#ubuntu-us-co 2011-02-06
<elcid> Hello
#ubuntu-us-co 2012-02-02
<EmmaSystem76Chic> Is anyone online? I am looking to network with some Colorado Ubuntu users :)
<FunnyLookinHat> Sure
<FunnyLookinHat> Do you work at System 76 ?
<FunnyLookinHat> EmmaSystem76Chic, hello ?
<EmmaSystem76Chic> Yes, sorry about that. You are nearby in my empathy chat, where do you work?
<FunnyLookinHat> I work in Denver.
<FunnyLookinHat> You ?
<EmmaSystem76Chic> shut up
<FunnyLookinHat> hr
<FunnyLookinHat> heh
<joey> lol
<joey> FunnyLookinHat: if you hear of anyone who wants more computer equipment, I'm selling more stuff
<joey> FunnyLookinHat: plus some stuff that nobody wanted before
<joey> all running ubuntu at this point
<joey> toshiba nb205 netbook, networking gear, voip gear, 15 lcd monitor, lacie storage etc
<joey> once I get enough money I'll have some more desktops for sale
<joey> I do have a dell zino hd I could part with as well
<joey> I'm going to have to pack all this up, take a day off work, and drive down to the Denver ebay store
<FunnyLookinHat> ah geez
<FunnyLookinHat> joey, still reeling from the medical bills ?
<joey> FunnyLookinHat: nah better now but I still have jeep bills
<FunnyLookinHat> Ah
<FunnyLookinHat> That's good to hear
<joey> FunnyLookinHat: and I'm not using the gear and it's time for me to get new stuff anyway
<FunnyLookinHat> joey, well keep posting to the list - I'm sure you'll keep getting more hits  :)
<FunnyLookinHat> Do you have any _very_ small form factor computers for sale  ?
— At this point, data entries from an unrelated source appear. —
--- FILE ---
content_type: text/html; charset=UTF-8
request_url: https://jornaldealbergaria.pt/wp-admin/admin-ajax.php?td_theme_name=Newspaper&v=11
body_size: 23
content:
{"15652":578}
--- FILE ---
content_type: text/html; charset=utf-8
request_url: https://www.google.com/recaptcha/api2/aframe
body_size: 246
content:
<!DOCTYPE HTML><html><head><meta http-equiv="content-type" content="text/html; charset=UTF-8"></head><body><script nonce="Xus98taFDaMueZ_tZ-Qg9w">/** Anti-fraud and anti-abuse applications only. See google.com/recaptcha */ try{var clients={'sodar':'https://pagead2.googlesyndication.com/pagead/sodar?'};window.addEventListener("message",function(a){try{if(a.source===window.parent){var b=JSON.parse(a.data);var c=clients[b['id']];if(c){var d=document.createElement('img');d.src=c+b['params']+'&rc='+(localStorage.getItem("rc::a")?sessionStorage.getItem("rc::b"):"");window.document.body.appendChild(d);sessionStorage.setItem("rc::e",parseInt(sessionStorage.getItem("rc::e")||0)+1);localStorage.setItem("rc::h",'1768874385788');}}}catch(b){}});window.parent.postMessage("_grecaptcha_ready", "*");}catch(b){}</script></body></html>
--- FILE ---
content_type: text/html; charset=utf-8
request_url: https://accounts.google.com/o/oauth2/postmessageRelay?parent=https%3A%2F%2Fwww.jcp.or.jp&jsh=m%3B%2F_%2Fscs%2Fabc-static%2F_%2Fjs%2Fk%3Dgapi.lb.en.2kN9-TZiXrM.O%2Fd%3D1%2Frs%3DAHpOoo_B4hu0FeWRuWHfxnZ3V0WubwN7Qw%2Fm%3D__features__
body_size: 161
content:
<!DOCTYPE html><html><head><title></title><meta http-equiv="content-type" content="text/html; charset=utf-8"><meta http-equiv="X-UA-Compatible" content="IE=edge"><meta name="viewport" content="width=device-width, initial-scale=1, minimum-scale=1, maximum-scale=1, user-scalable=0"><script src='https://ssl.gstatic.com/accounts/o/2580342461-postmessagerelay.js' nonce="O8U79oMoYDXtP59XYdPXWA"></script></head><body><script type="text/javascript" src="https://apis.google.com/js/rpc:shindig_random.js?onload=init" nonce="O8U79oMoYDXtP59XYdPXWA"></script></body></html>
<joey> yeah I don't really want to spam folks
<joey> the zino is just a tad bigger than a mac mini FunnyLookinHat
<FunnyLookinHat> oh ?
<joey> comes with windows but will do 64 bit ubuntu just fine
<joey> it's quiet too... it's a media center pc
<FunnyLookinHat> Specs  & price
<FunnyLookinHat> ?
<FunnyLookinHat> Yeah I'm getting tired of waiting for R-Pi to go for sale...
<FunnyLookinHat> so I need something small in the meantime... :)
<joey> looks like this, similar but not exact specs  http://www.cedarpc.com/product/22317/Dell-Inspiron-400-Zino-HD-22317/
<joey> I restored the partition to dell stock last fall
<joey> just needs to another full restore to get rid of the account I have on it
<FunnyLookinHat> hmm.
<FunnyLookinHat> How much do you want for it?
<FunnyLookinHat> I wouldn't know what to offer.
<joey> hmm barebones runs $119  and refurb runs about $240
<joey> it's in very good condition
<joey> so maybe split the diff and say $180 ?
<joey> but you won't want to stop there FunnyLookinHat
<joey> you'll just fall in love with my Toshiba NB205
<FunnyLookinHat> heh
<joey> and you'll want to buy that too :-)
<FunnyLookinHat> well I'll have to think about it.
<FunnyLookinHat> R-Pi should go on sale any week now - and those are only $35
<joey> yeah but they suck :-)
<joey> for what you want to do
<FunnyLookinHat> SAYS THE GUY WHO IS IN CHARGE OF ARM STUFF.
<FunnyLookinHat> lol
<FunnyLookinHat> You don't even know what I want to do!  ;)
<joey> listen, I'm sure you already have a linksys wrt54g around somewhere.... you can use that and do more than with the pi
<joey> and if you don't, well, I have 2 here ;-)
<joey> they have mesh sw on them though atm
<FunnyLookinHat> haha
#ubuntu-us-co 2013-01-30
<joey> w00t, my hexbrights came today
<joey> http://www.hexbright.com/
<joey> FOSS arduino based flashlight
<FunnyLookinHat> ooooh
<FunnyLookinHat> I literally never thought I'd see the day that someone built an open-source flashlight...
<FunnyLookinHat> haha
<joey> they are sweet
<joey> I backed them a long time ago on kickstarter
<joey> 1 hour on 500 lumens (high), 8 hours on med, 30 hours on low
<joey> plus you can control the motion detection + button functions
 * med_ looks around and sees it's not hom
<med_> him
 * med_ highlights on med
<med_> and reading the line highlighted, I thought that was a cooking recipe. I somehow thought you were grilling something on your LED flashlight.
#ubuntu-us-co 2018-02-02
<BashNoob> Anyone in here any good with bashscripting?